From the room below the music drifted up again, the same theme, but this time taken up by the whole orchestra. Below, the splayed paving stones of the courtyard glowed up at her. ‘ Und die Seele unbewacht will in freien Flugen schweben…’ She’d understood that die Seele meant l’anima, the soul, and then there was something about flying, but she’d never understood unbewacht. And when she’d asked her mother, she had started to weep and then said, ‘It means unwatched, unsupervised, without anyone to tell you what to do or say or feel or how to behave or anything else. It means to be at perfect liberty, free at last.’

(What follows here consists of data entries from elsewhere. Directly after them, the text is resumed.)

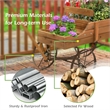 Pemberly Row Garden Plant Wooden Wagon Planter W/ Wheel Brown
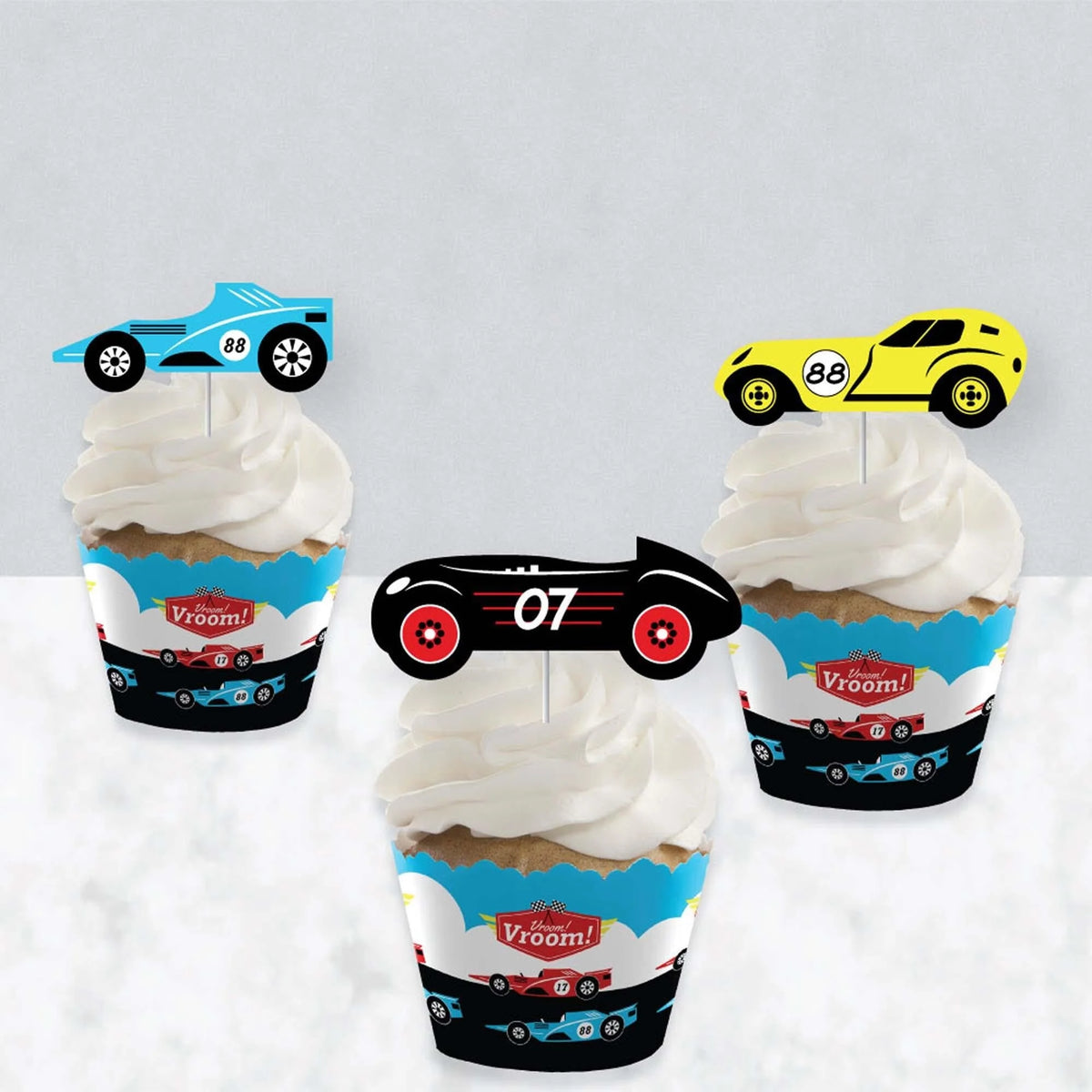 Racecar Cupcake Wrappers and Treat Picks Kit - Set of 24 E52321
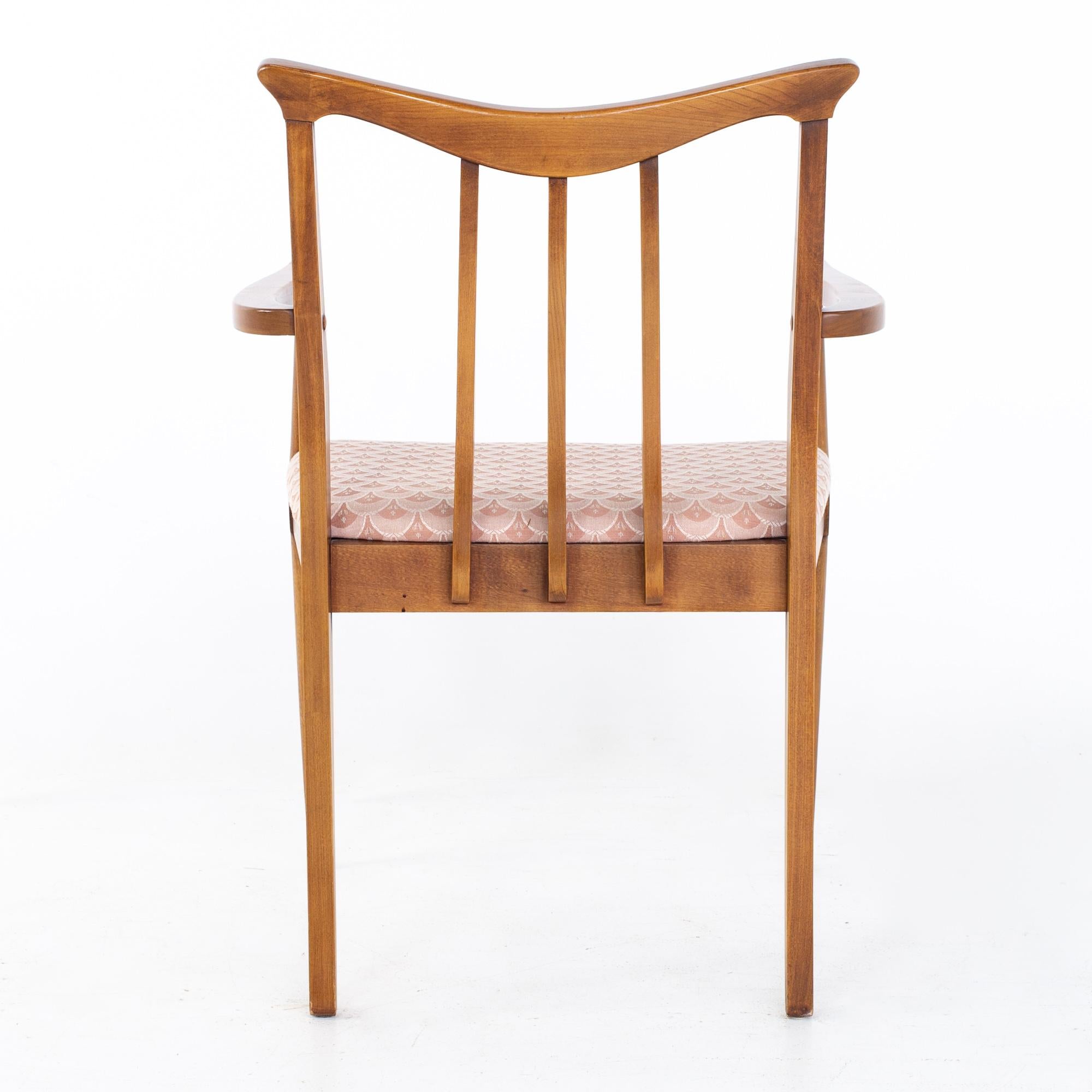 Blowing Rock Mid Century Walnut Dining Chairs, Set of 8 3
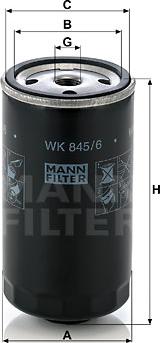 Mann-Filter WK 845/6 - Fuel filter autospares.lv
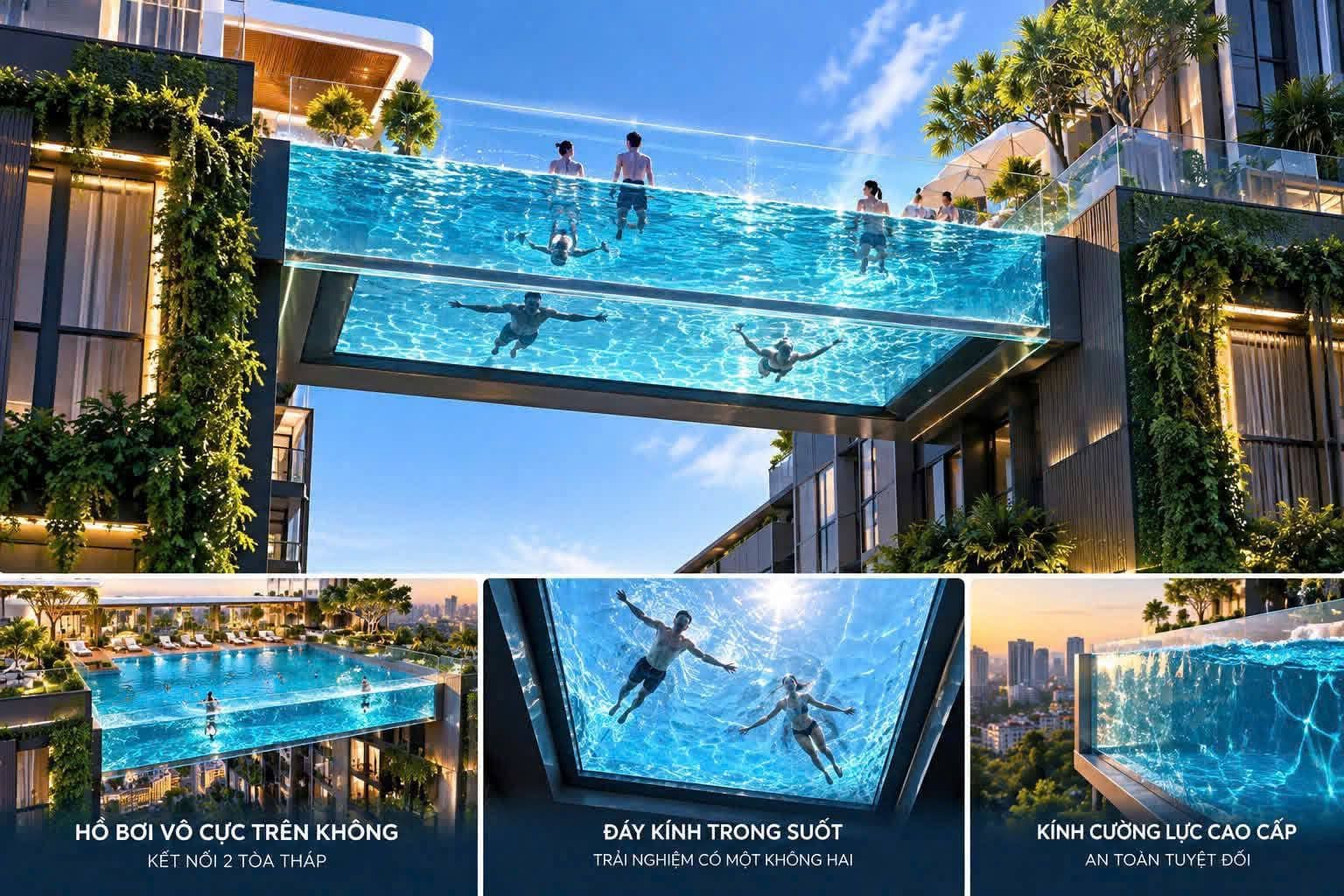 Đặc quyền thượng lưu với Hồ bơi đáy kính lơ lửng trên không và hệ thống tiện ích chuẩn "Resort sinh thái" tại Happy One Elite.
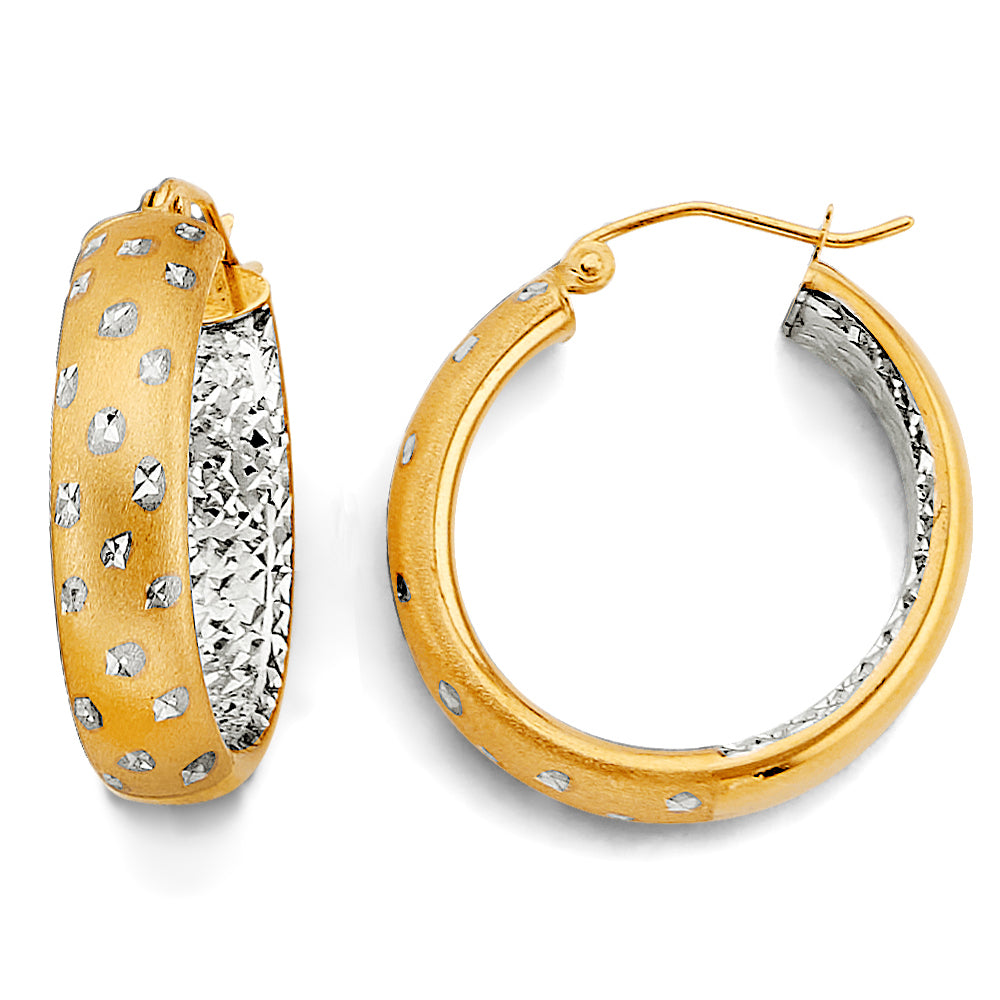 14K Two Tone Gold Satin Star Diamond Cut Hoop Earring
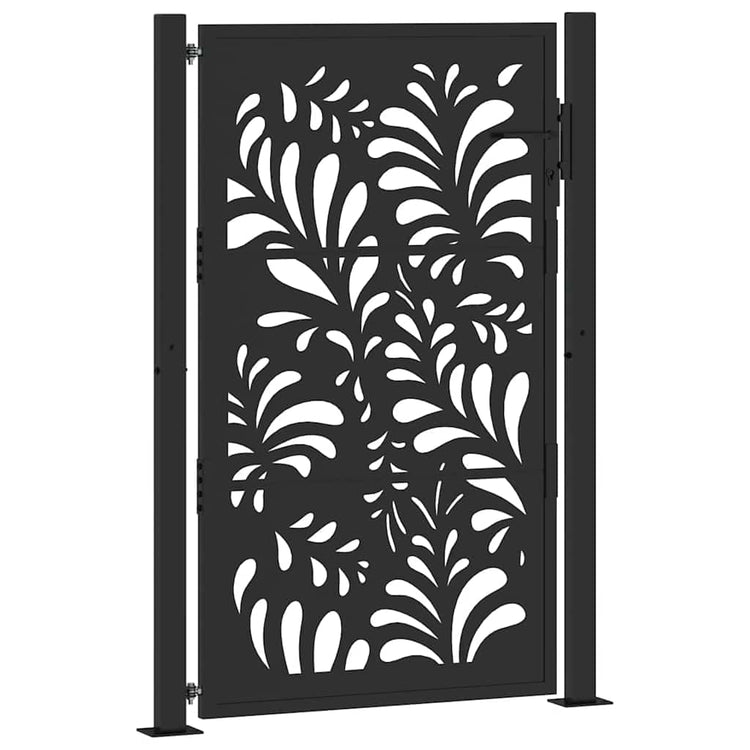 Vidaxxl portail avec motif vague 100x150 cm acier noir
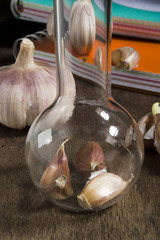 Laboratory Glassware and garlic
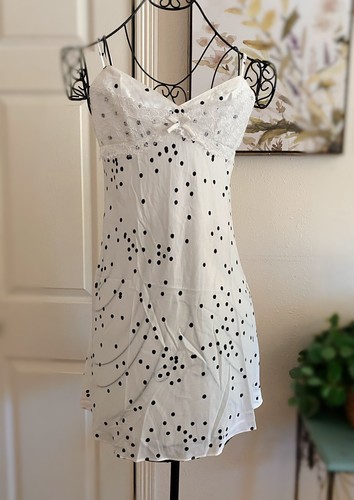 UNDERCOVER Pigiama Kate Spade bianco pizzo a pois abito da notte pigiama taglia small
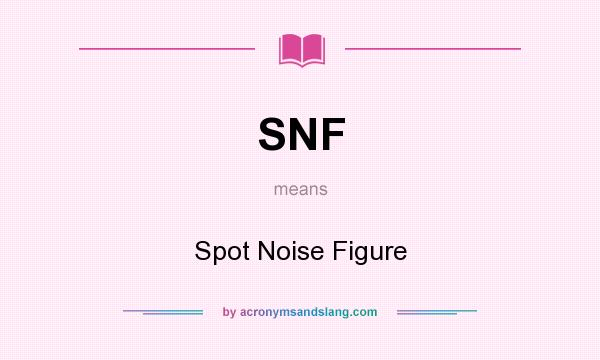 What does SNF mean? It stands for Spot Noise Figure
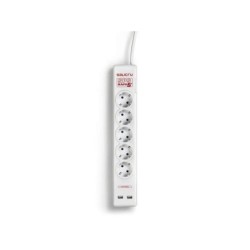 Salicru Regleta SPS SAFE 5+ Protectores Electricos Activos de Ultima Generacion - 5 Tomas Schuko - Color Blanco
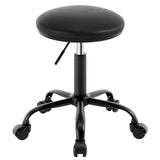 Eugad 360° Swivel Adjustable Height Office Makeup Chair with Wheels 45-57.5cm Upholstered Round Bar Stool Multipurpose Space Saving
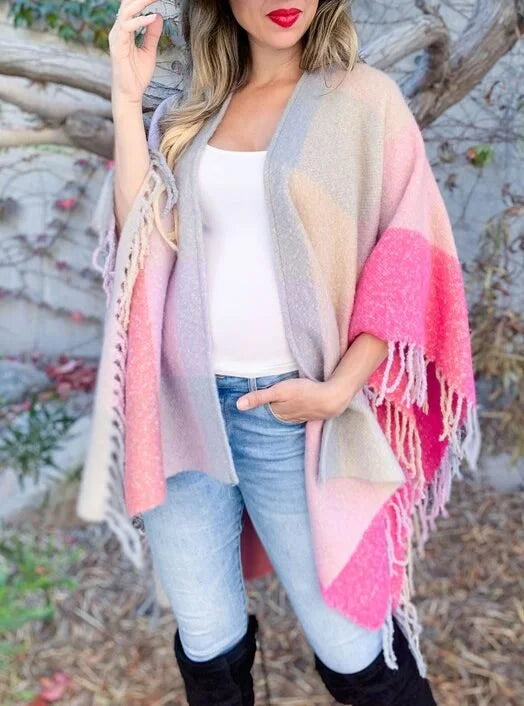 Plaid Knitted Kimono - Cozy Winter Clearance Essential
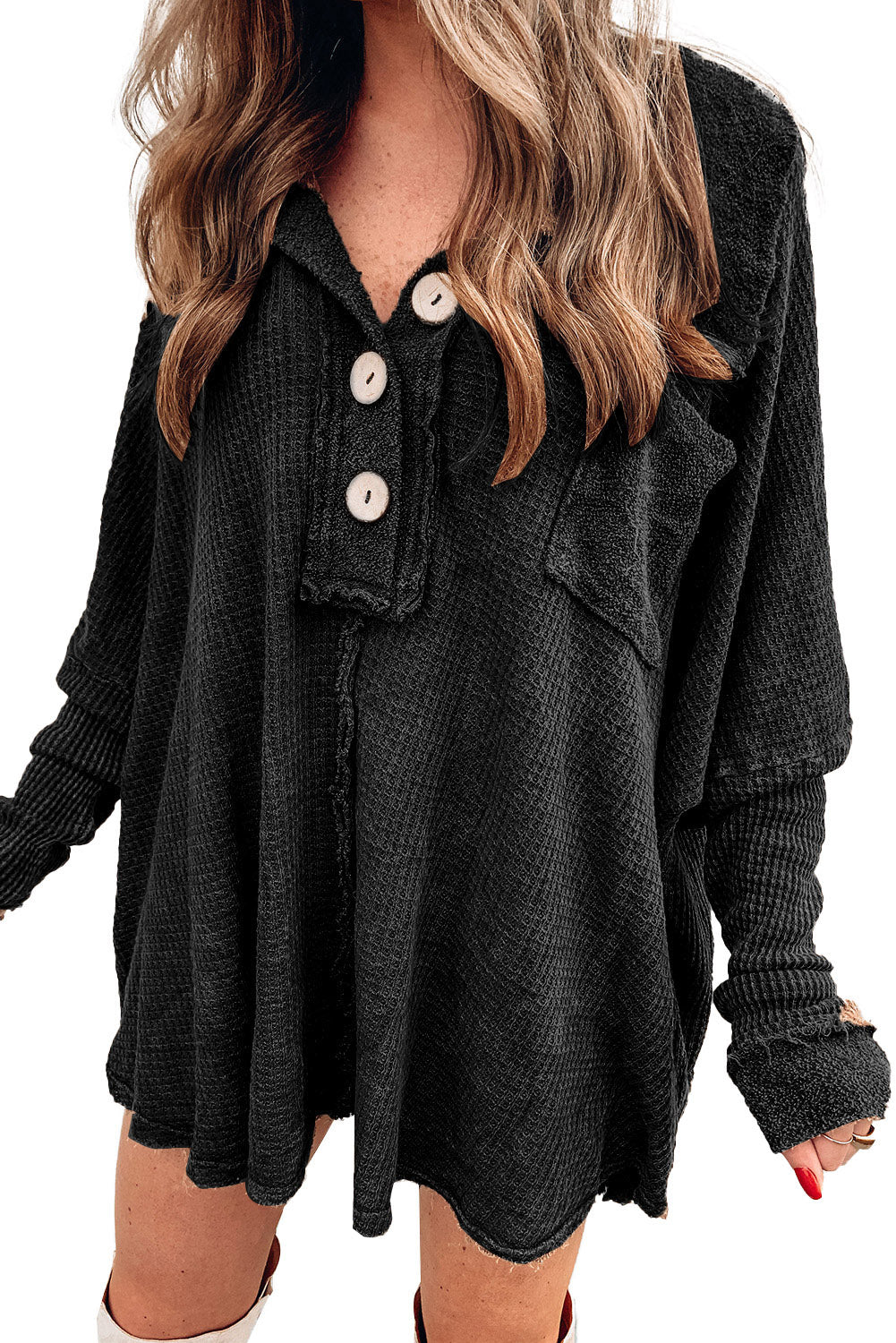 Black Waffle Knit Buttoned Long Sleeve Top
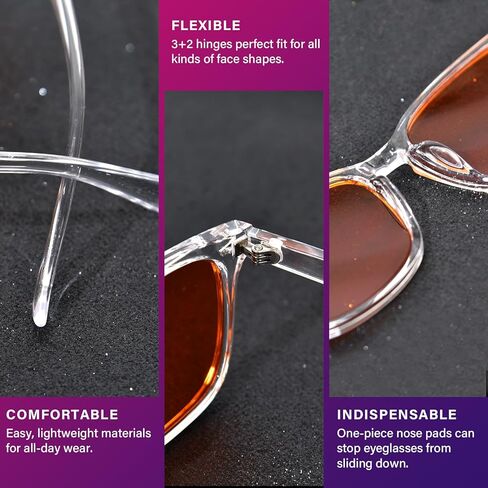 OPTOFENDY Blue Light Glasses for Men Women, Gaming Glasses for Computer, TV, Phone with Anti Fatigue, Eyestrain & UV Glare in Kuwait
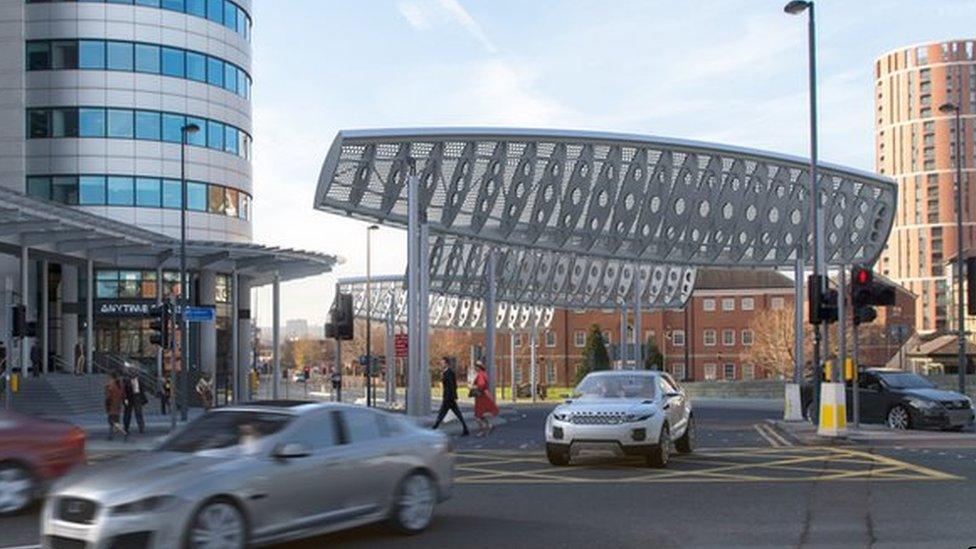 Artists' impression of the screens to block high winds around Bridgewater Place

At the time, this outburst had just made the idea more problematic, not to mention threatening in some sense, as though a taboo had been broken. Nor had she really understood what die Seele meant, except as an ideal version of herself, with better hair and none of the acne and period pains and the fat which had been quite a big problem at the time, although it had turned out all right later on. And she certainly hadn’t understood unbewacht. Watched over was exactly what she had so desperately wanted to be, and particularly when she was asleep, except that her parents weren’t up to the job. Her mother’s tears had been the final proof of that.

It occurred to her for the first time that in her marriage to Gaetano, and even perhaps her affair with Leonardo, she had merely been replaying the hand of cards that her parents had been dealt, as if to prove to them posthumously that it could after all have been a winner.

She leant over the balcony, gazing down at the paving stones spread out like interlocking angels’ wings. Unbewacht. She understood the word now all right, and she understood Seele and she understood her mother. She also understood, and it was perhaps her supreme moment, that this understanding had come too late, not as an epiphany but an epitaph.